■ **Source document**
My Cough Is My Cross, What’s Yours?

Saint Martin

Today is the liturgical feast of the great Saint Martin who was buried today in AD 397. Our Father Saint Benedict honoured him with a chapel  built over the former temple of Apollo on Monte Cassino. Saint Martin was a soldier, a monk, and then a bishop. He is especially dear to monks since he became an early monastic founder, well before our Holy Father Benedict had perfected the Rule for Monks. The famous story of Saint Martin dividing his “cape” (or cloak) is the origin of the word cappellani or chaplain. The term originally referred to the priest who cared for the relic of Saint Martin’s “cape” , but its meaning was greatly expanded over time, as too was the word capella, or chapel, which, originally the place where the capella or “little cloak” was kept, soon came to refer to any little oratory.

■ **Stated problem 1**
Transcribe the passage on Saint Martin from "Today is the" up to and including "any little oratory.".
■ **Stated problem 2**
According to the passage on Saint Martin, to whom did the term "chaplain" originally refer?

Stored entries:
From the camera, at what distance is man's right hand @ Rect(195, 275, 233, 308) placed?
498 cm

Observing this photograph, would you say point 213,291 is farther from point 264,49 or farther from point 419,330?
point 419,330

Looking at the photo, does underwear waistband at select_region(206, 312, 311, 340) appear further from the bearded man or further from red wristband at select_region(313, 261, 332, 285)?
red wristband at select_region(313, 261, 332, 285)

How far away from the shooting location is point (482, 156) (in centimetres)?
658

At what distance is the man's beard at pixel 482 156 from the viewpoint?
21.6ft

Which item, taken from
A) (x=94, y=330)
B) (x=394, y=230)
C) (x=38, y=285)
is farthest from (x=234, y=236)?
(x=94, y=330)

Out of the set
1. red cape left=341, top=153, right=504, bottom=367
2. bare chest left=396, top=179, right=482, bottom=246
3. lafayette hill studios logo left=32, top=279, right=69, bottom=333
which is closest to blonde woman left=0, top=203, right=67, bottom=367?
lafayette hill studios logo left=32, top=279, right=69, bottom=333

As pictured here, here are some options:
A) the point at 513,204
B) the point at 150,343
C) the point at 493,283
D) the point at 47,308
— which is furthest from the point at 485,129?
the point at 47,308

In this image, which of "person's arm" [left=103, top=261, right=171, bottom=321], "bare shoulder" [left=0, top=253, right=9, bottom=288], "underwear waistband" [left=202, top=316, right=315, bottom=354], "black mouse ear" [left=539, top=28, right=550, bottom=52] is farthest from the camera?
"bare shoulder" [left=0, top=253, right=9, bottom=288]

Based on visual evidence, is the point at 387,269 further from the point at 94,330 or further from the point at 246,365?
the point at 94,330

■ **Finished answer 1**
Today is the liturgical feast of the great Saint Martin who was buried today in AD 397. Our Father Saint Benedict honoured him with a chapel  built over the former temple of Apollo on Monte Cassino. Saint Martin was a soldier, a monk, and then a bishop. He is especially dear to monks since he became an early monastic founder, well before our Holy Father Benedict had perfected the Rule for Monks. The famous story of Saint Martin dividing his “cape” (or cloak) is the origin of the word cappellani or chaplain. The term originally referred to the priest who cared for the relic of Saint Martin’s “cape” , but its meaning was greatly expanded over time, as too was the word capella, or chapel, which, originally the place where the capella or “little cloak” was kept, soon came to refer to any little oratory.

■ **Finished answer 2**
The priest who cared for the relic of Saint Martin's "cape."